* Brief *
Transcribe the following entries letter for letter, without the pictures.

* Information provided *
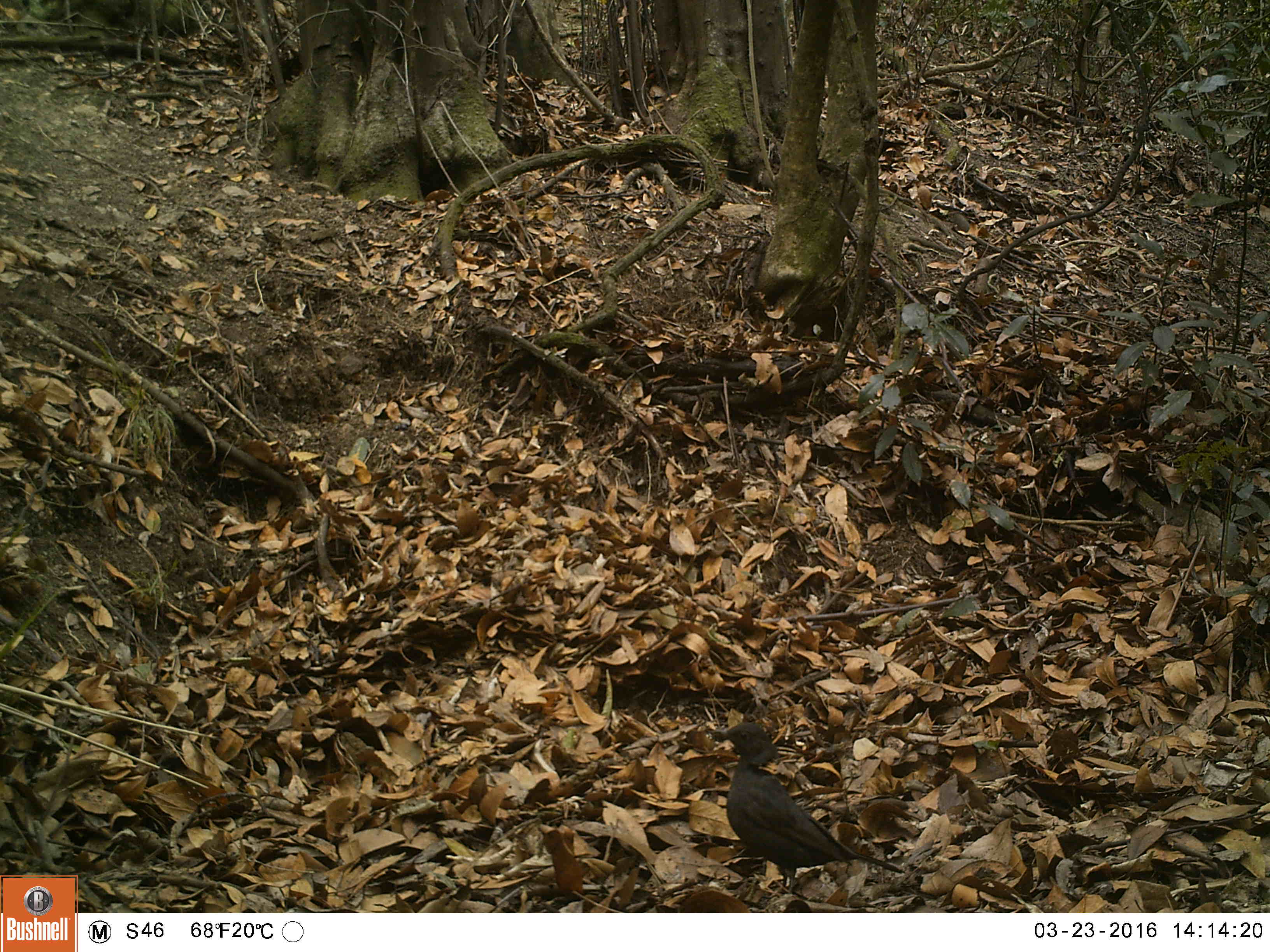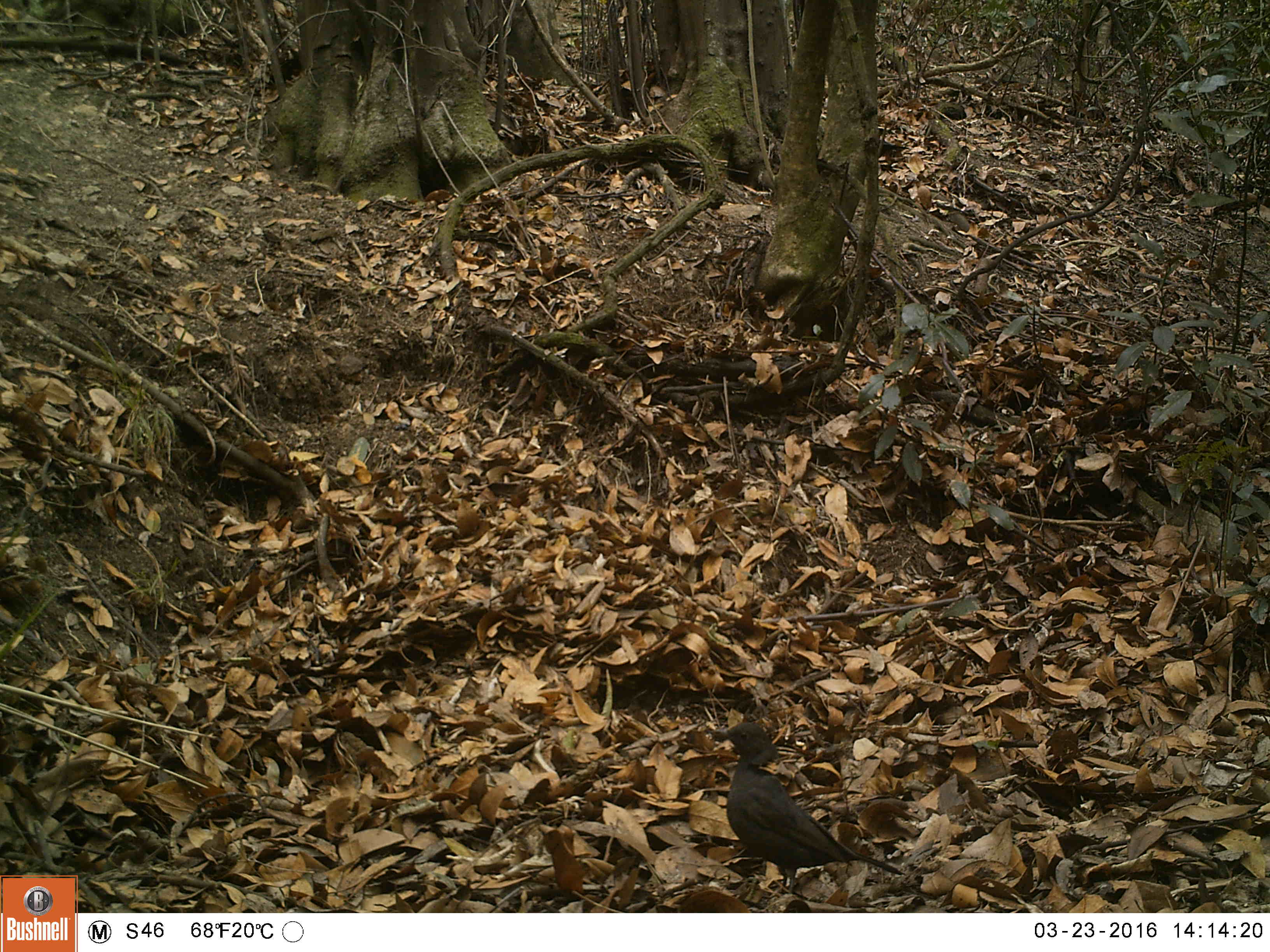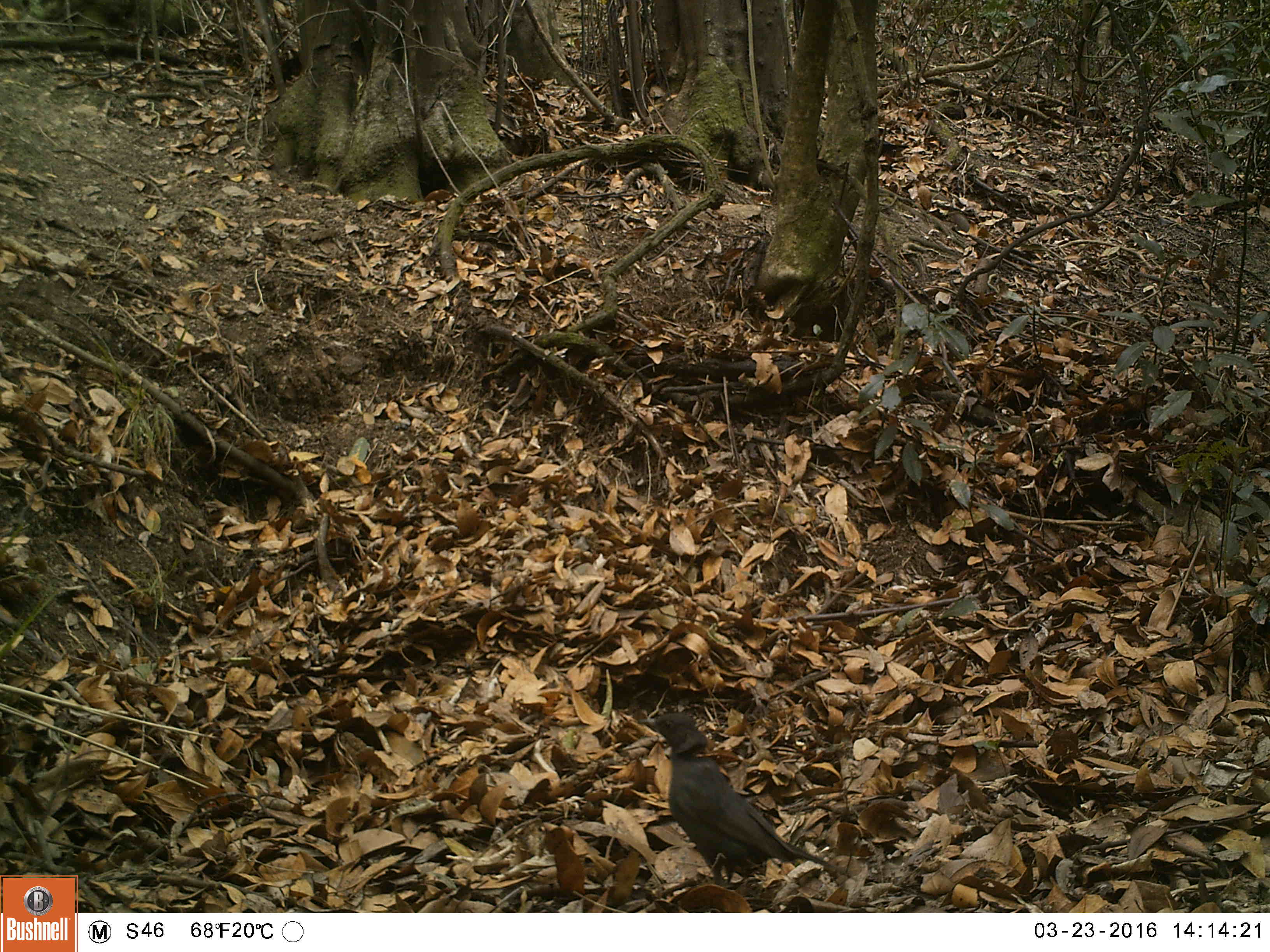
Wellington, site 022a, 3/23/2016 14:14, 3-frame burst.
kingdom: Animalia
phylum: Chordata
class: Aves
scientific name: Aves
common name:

* Answer space *
Wellington, site 022a, 3/23/2016 14:14, 3-frame burst.
kingdom: Animalia
phylum: Chordata
class: Aves
scientific name: Aves
common name:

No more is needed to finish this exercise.